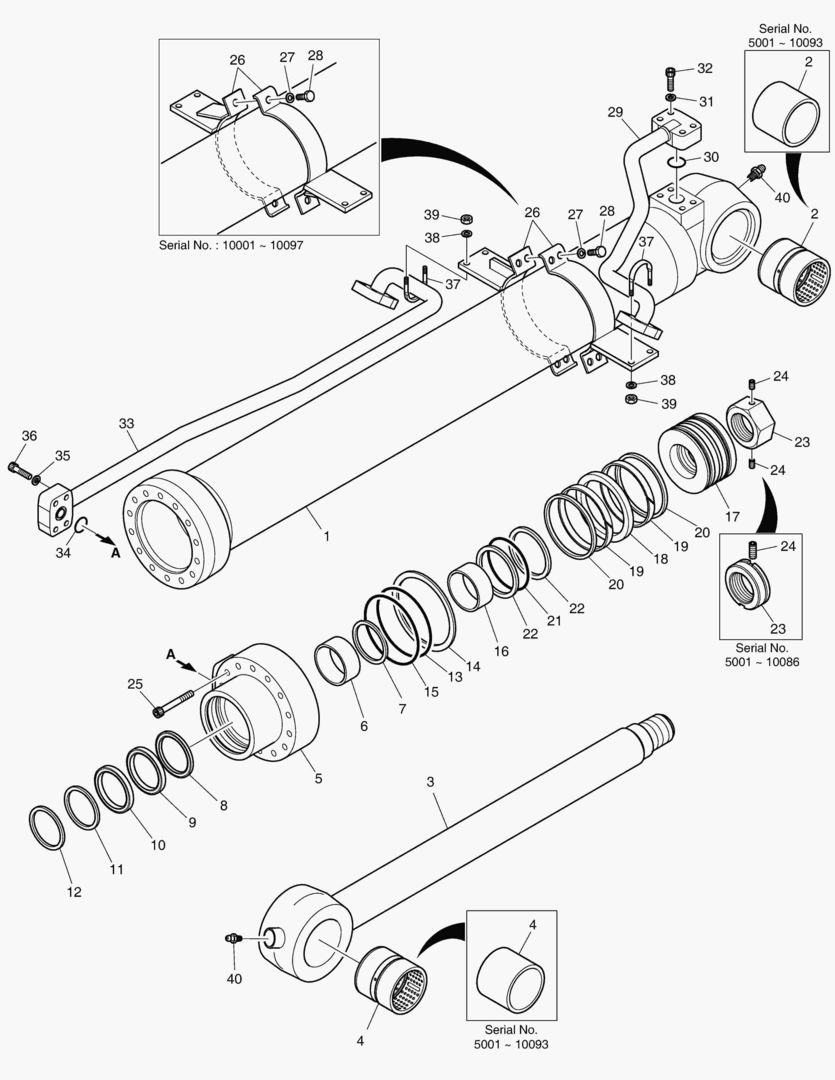 26
27
28
Serial No. : 10001 ~ 10097

Serial No.
5001 ~ 10093
2

32
31
29
30
40
2
39
38
26
27
28
37
37
38
39
24
23
24
36
35
33
34
A
1
17
20
19
18
19
20
22
21
22
16
14
13
15
7
6
24
23
Serial No.
5001 ~ 10086
A
25
5
8
9
10
11
12
3
40
4
4
Serial No.
5001 ~ 10093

Task statement
Pictures do not belong in the copy. Output all of the records exactly.

Task response
 26
27
28
Serial No. : 10001 ~ 10097

Serial No.
5001 ~ 10093
2

32
31
29
30
40
2
39
38
26
27
28
37
37
38
39
24
23
24
36
35
33
34
A
1
17
20
19
18
19
20
22
21
22
16
14
13
15
7
6
24
23
Serial No.
5001 ~ 10086
A
25
5
8
9
10
11
12
3
40
4
4
Serial No.
5001 ~ 10093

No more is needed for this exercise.